My mind goes back to college and living the single life. I always wanted to live in the moment and experience everything I possibly could at that place and time. It was my chance to be selfish and to only worry about myself. Now, I want to live in the moment with my husband and to be selfish in a different way with him. Is that so bad?? Expanding our family will be a huge decision and we need to be ready to commit to the fact that our lifestyle will change. I think everyone is aware of my only child syndrome and I am still getting used to sharing a bed with another person! I'm learning to share and I'm still learning that I don't always get my way. So with that said....I'm throwing any sort of planning out the window. What is meant to be will be and I will roll with the punches. (Chris will say this is not a phrase that ever comes out of my mouth.) I don't typically roll with the punches. I am a planner and I am fairly OCD in making sure there is a plan in place. I get this from my mother. Chris drives me crazy because he is about as opposite from me as possible in this capacity. He NEVER makes a plan. EVER. Which is good at times because as I have said before, marriage is about balance and compromise. But for real, you think we are going to just walk into a very popular restaurant at 7:00pm without reservations and it's all going to be fine? Just make a reservation.....why is that hard?

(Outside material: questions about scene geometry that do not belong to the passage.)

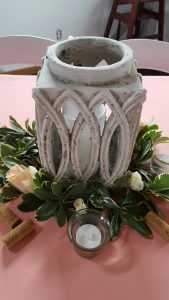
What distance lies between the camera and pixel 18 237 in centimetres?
71

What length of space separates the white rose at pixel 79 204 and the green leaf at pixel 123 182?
0.29 feet

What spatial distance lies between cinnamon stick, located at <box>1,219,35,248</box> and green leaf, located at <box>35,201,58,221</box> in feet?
0.09

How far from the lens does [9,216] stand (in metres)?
0.74

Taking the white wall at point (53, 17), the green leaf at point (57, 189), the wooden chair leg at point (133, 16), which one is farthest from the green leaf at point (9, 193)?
the wooden chair leg at point (133, 16)

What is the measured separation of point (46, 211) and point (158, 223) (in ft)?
0.79

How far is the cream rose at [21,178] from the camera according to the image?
2.42 ft

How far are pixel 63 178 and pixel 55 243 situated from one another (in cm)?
14

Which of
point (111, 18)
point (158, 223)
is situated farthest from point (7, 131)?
point (111, 18)

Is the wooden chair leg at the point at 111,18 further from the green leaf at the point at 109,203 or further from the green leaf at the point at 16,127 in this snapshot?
the green leaf at the point at 109,203

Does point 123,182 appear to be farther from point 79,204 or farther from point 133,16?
point 133,16

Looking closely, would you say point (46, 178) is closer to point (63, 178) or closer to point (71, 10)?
point (63, 178)

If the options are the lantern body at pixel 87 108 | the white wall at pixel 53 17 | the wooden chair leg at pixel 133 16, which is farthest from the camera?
the wooden chair leg at pixel 133 16

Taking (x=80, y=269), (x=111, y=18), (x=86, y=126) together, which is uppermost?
(x=86, y=126)

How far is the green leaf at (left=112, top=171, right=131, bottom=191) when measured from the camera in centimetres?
75
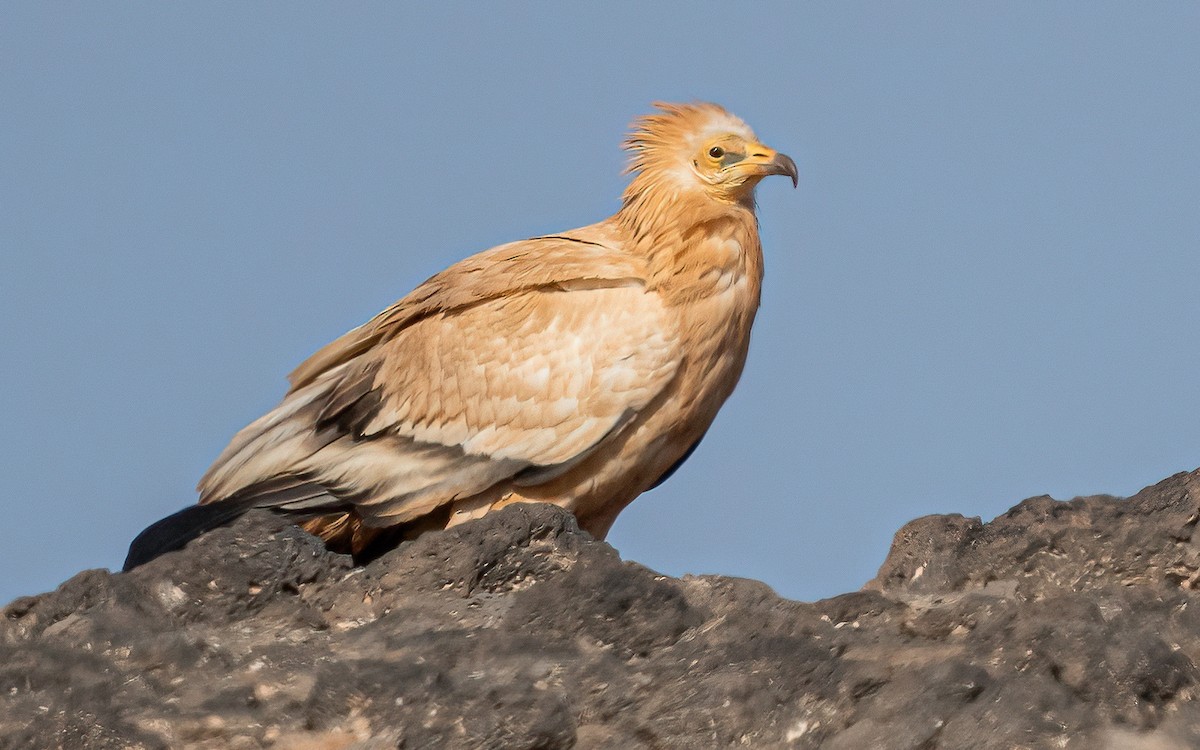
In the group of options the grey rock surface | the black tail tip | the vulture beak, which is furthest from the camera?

With the family planning topic, I just need to be mentally prepared for how our life will change. I have seen friends who get pregnant immediately, some who got pregnant by accident and others who have struggled through every effort of trying to conceive. This is the reason for throwing out the plan. I have no idea what our experience will be. I would like to say that we will have 3-4 children close in age and that things will be smooth sailing. But it's time to enter the reality of the situation and that's looking like we have to roll with the punches and take it as it comes. I find it so ironic that women try so hard not to get pregnant, then when many are ready to start a family it's near impossible to get pregnant. So many of my friends have experienced this and it makes me think about what my experience will be. Everyone is different. My grandmother had my father and his twin brother at age 45 so crazier things have happened. She was a saint....identical twin boys at 45. So, maybe I will follow in her footsteps.....hopefully before I'm 45.
|Jimmy and Charlie|
Until the 'right' time comes along I think it's time to get a dog! We have been looking at Swiss Mountain Dogs. My parents have two Newfoundlands, who are huge and so lovable. I wanted a Bernese Mountain Dog because they don't drool like the Newfies, but Chris wasn't thrilled about all that hair. So that's what brought us to the Swissy. Let me know your thoughts if you have experience with them and if you know of a breeder in New England that you would recommend. I'm already picking out names....all southern of course because I know I will lose that battle when it comes to kids names.